Guillermo Almeyra
Irak y la democracia
Hasta 1958 la monarquía y la oligarquía
de Irak eran los principales aliados de Estados Unidos en la región
y el eje del Pacto de Bagdad, creado en 1955 y que, junto con otros dispositivos,
como la OTAN, pretendía establecer un círculo de alianzas
militares contra la URSS y la revolución colonial. Irak había
respondido a la creación de la República Arabe Unida (Siria,
gobernada por el partido nacionalista socialista Baas, y Egipto, gobernado
por el nacionalismo de Nasser) formando la llamada Federación Arabe
mediante la alianza de las dos monarquías de dinastía hachemita
(Jordania e Irak).
Esos son los antecedentes proimperialistas de los aliados
actuales de Estados Unidos en la oposición iraquí. En 1958
el general Kassem liquidó la monarquía y, aliado a los comunistas,
implantó la república, enfrentando al imperialismo. Un sangriento
golpe de Estado baasista de derecha, dirigido por el coronel Abel Salam
Aref, derribó a Kassem, asesinó a miles de nacionalistas
y de comunistas y reprimió a los kurdos. La extrema derecha baasista
tomó el poder en 1968 y puso como jefe de Estado al general Hassan
el Bakr, quien en 1979 dejó el poder del Estado y del partido Baas
a su segundo, Saddam Hussein, profundamente anticomunista, a pesar de las
relaciones estrechas del Estado con Moscú.
Saddam unió las purgas sangrientas en el Baas a
la feroz represión de kurdos y comunistas y su política se
orientó cada vez más a servir de escudo en la región
a Estados Unidos (que temía los efectos de la invasión soviética
de Afganistán y de la revolución islámica de enero
de 1979 en Irán). Estados Unidos ni se inmutó cuando Saddam
lanzó gases venenosos contra los kurdos (Donald Rumsfeld estaba
entonces en Bagdad) y armó a Saddam para una terrible y sangrienta
guerra de ocho años contra Irán. Saddam, en efecto, era su
escudo contra los plebeyos chiítas y el apoyo de Washington y de
Arabia Saudita y las monarquías del Golfo fue por eso incesante.
La dictadura del ahora demonio de Bagdad fue creada y sostenida por Estados
Unidos, que recién descubre que existe cuando la desaparición
del peligro para los imperialistas representado por la Unión Soviética
puso en primer plano para Washington la conquista directa del petróleo.
Así le tendió a Saddam Hussein la trampa de la invasión
de Kuwait y cuando el dictador iraquí, alentado por la embajadora
estadunidense, cayó en ella, Estados Unidos organizó la Guerra
del Golfo para matar tres pájaros de un tiro: unir bajo su mando
a los países árabes, someter a las potencias europeas y a
Rusia y conquistar el monopolio de de los hidrocarburos de la región.
Hasta aquí la historia y el retrato de los personajes:
Saddam Hussein es un monstruo, pero fue creado y defendido por Washington.

* Datos proporcionados
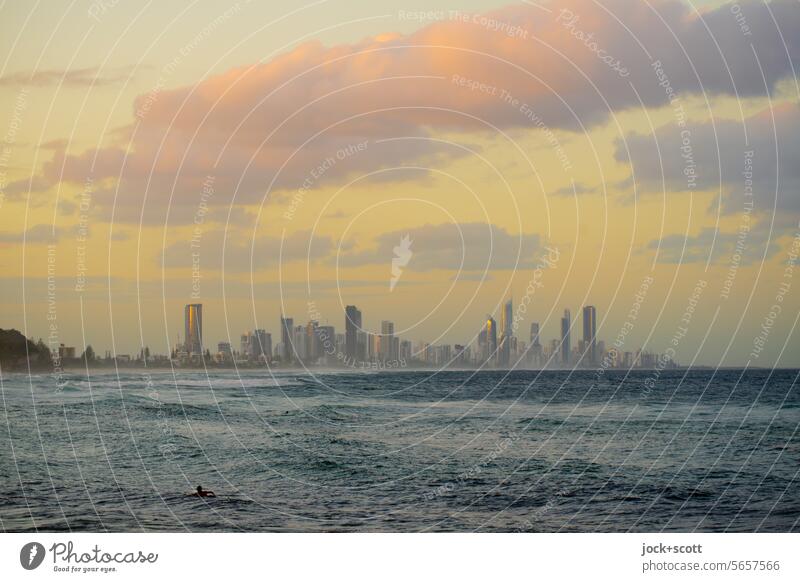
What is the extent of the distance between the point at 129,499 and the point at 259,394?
45982 mm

* Objetivo 1
Indica si cada afirmación coincide con el texto sobre Irak y la democracia. Responde sí o no y cita textualmente las palabras que lo deciden. (a) El Pacto de Bagdad se creó en 1955. (b) Hassan el Bakr cedió el poder a Saddam Hussein en 1968. (c) La guerra contra Irán duró diez años.
* Objetivo 2
Según el texto sobre Irak y la democracia, ¿quién dirigió el golpe de Estado que derribó a Kassem?
* Objetivo 3
Prolonga el texto sobre Irak y la democracia a partir de su última oración.

* Respuesta 1
(a) Sí: "creado en 1955".
(b) No: "quien en 1979 dejó el poder del Estado y del partido Baas a su segundo, Saddam Hussein".
(c) No: "guerra de ocho años contra Irán".

* Respuesta 2
El coronel Abel Salam Aref.

* Respuesta 3
Y los opositores de derecha, monárquicos o baasistas, están
lejos de ser demócratas mientras los líderes kurdos Barzani
o Talebani están comprometidos por sus alianzas con los peores regímenes
represores. Eso pone en una luz aún más cruda las propuestas
de Estados Unidos para el post-Saddam Hussein.
En primer lugar la concepción de la responsabilidad
colectiva de todo un pueblo por lo que hace su gobierno es una idea fascista.
Es criminal atacar a Irak (o a Yugoslavia, Siria o el país que sea)
porque al gobierno de Estados Unidos no le gustan ahora gobiernos que antes
fueron sus aliados. Es aún más criminal proponer desmembrar
un país como Irak en tres (el sur, con Basora como capital, mayoritariamente
chiíta y con una minoría cristiana de rito caldeo; Bagdad
y la zona árabe de fe sunnita, y por último el Kurdistán)
sólo para quedarse con el petróleo del mismo y, tras un breve
aumento del precio de ese combustible, bajarlo al máximo para acabar
con la OPEP, hacer volver la situación a los primeros años
de la década de los 70, reanimar la economía de Estados Unidos
reduciendo la factura por la importación de crudo y hundir la economía
de la segunda potencia nuclear (Rusia), que depende del precio del gas
y del petróleo.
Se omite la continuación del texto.